Fri, Jun 20, 2008 - Page 24 News List

EURO 2008: Hiddink works his magic for Russia

MIRACLE MAN Having taken the Netherlands and South Korea to World Cup semi-finals in 1998 and 2002, Guus Hiddink led Russia into the Euro 2008's last eight


Swedish goalkeeper Andreas Isaksson fails to save a shot by Andrei Arshavin, rear right, of Russia during the Euro 2008 Group D soccer match at the Tivoli stadium in Innsbruck, Austria, on Wednesday.


Guus Hiddink's reputation as a miracle worker was given further credence on Wednesday as a young Russian side overcame a vastly more experienced Swedish one 2-0 in their Euro 2008 Group D clash to progress to the last eight at the expense of the Swedes.

The 61-year-old Dutchman — whose side will face his compatriots in the last eight on Saturday — looked on with a broad smile on his face as goals by Roman Pavlyuchenko in the 24th minute, for his second of the tournament, and Russian player of the year Andrei Arshavin in the 50th minute sealed a deserved victory.

Russia progress to their first ever knockout stages of a major tournament since the break-up of the Soviet Union in 1991, and their meeting with the Dutch will be a repeat to a certain extent of the 1988 final when present Dutch coach Marco van Basten scored in the 2-0 victory over the Soviets.

Hiddink, who took the Netherlands to the 1998 World Cup semi-finals, where they lost on penalties to Brazil, and then South Korea to the 2002 World Cup semi-finals, said that his young bunch — who have the youngest average age of all the sides at Euro — had recorded a famous win over the side with the oldest average age.

“This is a huge win for a side still under construction, with lots of young players and some experienced players,” Hiddink said. “It gives me real pleasure to work with them.

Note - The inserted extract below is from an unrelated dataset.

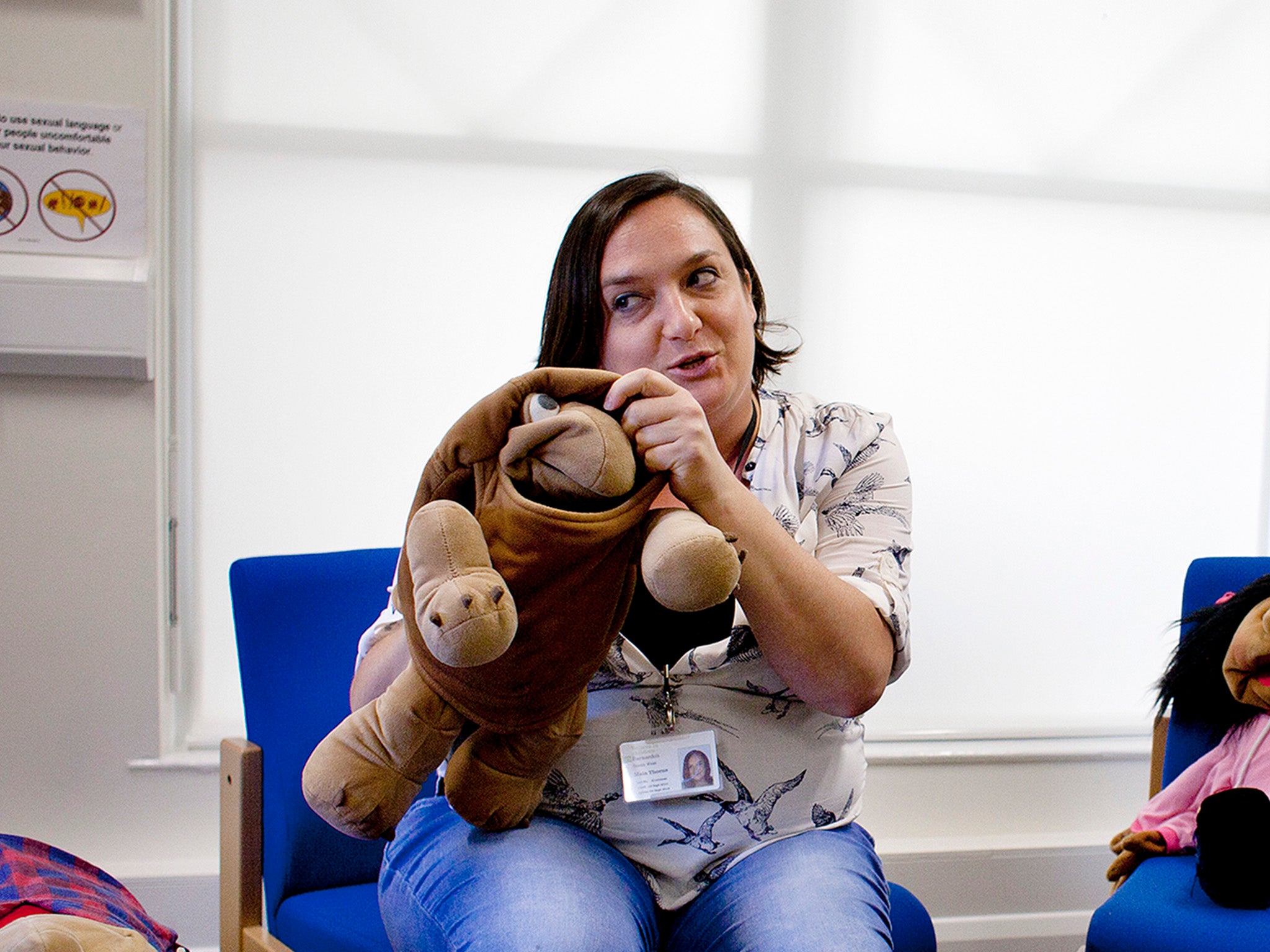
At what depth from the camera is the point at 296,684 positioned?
159 centimetres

In the course of the past three weeks these youngsters have learned a lot.”

Swedish coach Lars Lagerback was gracious in defeat.

“I would like to congratulate the Russians, who really play joyful soccer,” said the soon to be 60-year-old veteran handler. “I think they saw rapidly where they could hurt us and they exploited our weaknesses perfectly.”

Quarter-finals line-up

All kick-offs 18:45 GMT

• Last night

Portugal vs Germany (at Basel, Switzerland).

• Today

Croatia vs Turkey (at Vienna).

• Tomorrow

Holland vs Russia (at Basel).

• Sunday

Spain vs Italy (at Vienna).


Russia produced their usual flowing soccer in the early stages with playmaker Arshavin — coming back after a two match suspension — pulling the strings, and the unimaginative Swedes, who did start with star striker Zlatan Irahimovic despite his knee problem, content to sit back on the whole.

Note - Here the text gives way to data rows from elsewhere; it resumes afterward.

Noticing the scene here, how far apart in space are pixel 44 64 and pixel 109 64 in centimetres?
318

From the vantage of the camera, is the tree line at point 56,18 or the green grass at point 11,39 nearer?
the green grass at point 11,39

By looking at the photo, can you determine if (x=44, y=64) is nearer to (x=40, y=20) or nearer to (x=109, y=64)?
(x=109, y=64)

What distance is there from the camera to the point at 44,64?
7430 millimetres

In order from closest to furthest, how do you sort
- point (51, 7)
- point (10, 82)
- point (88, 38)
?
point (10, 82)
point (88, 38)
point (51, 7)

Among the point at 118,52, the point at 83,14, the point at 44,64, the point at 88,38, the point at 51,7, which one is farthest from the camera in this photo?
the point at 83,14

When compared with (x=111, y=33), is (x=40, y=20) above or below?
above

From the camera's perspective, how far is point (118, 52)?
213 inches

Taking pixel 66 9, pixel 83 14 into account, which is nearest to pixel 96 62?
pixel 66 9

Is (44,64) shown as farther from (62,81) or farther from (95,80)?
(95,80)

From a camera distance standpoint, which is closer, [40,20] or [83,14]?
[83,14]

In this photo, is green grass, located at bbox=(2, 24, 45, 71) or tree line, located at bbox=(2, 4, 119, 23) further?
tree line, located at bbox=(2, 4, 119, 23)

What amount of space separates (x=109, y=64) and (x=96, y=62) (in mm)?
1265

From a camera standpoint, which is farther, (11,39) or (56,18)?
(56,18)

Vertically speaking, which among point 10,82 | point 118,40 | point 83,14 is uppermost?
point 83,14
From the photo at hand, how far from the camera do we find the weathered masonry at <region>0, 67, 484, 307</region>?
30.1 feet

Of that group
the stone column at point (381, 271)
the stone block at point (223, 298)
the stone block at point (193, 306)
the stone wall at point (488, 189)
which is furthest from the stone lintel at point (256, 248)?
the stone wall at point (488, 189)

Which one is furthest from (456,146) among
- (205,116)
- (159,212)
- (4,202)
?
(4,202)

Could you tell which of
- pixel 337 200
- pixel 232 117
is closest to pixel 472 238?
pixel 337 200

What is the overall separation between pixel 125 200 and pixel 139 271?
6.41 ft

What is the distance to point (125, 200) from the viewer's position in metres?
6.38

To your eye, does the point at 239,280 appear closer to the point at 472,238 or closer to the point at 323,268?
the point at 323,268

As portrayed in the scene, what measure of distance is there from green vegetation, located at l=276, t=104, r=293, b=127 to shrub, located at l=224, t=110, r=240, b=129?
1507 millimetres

It was the Russians who went closest to opening the scoring in the 20th minute as Yuri Zhirkov unleashed a fierce volley from the left side of the penalty box which just crept past the far post of the Swedes, Arshavin having provoked the corner with a cheeky chip which forced Andreas Isaakson into a tip over.

However, they got a deserved lead in the 24th minute as Pavlyuchenko tucked away a finely made goal for his second of the tournament, having been set up by Zenit-St Petersburg’s rampaging fullback Alexander Anyukov.

The Swedes hit back almost immediately as veteran striker Henrik Larsson got on the end of a long ball and his header clipped the bar much to the relief of Russian goalkeeper Igor Akinfeev.

The Russians were just playing the most delightful soccer, some of the best of the tournament, and in the 36th minute they went desperately close to doubling their lead as the redoubtable Pavlyuchenko was fed inside the box and his chip beat Isaakson only to clip the post.

The ball was crossed in again and Zhirkov fired fiercely on target only for Isaakson to produce a marvelous tip away save to leave it at that point the Russians having had 13 shots to the Swedes three.

Sweden, though, could not be discounted and Swedish captain Freddi Ljungberg forced Akineev into a scrambled save in the 44th minute but the Swedes failed to take advantage of the corner.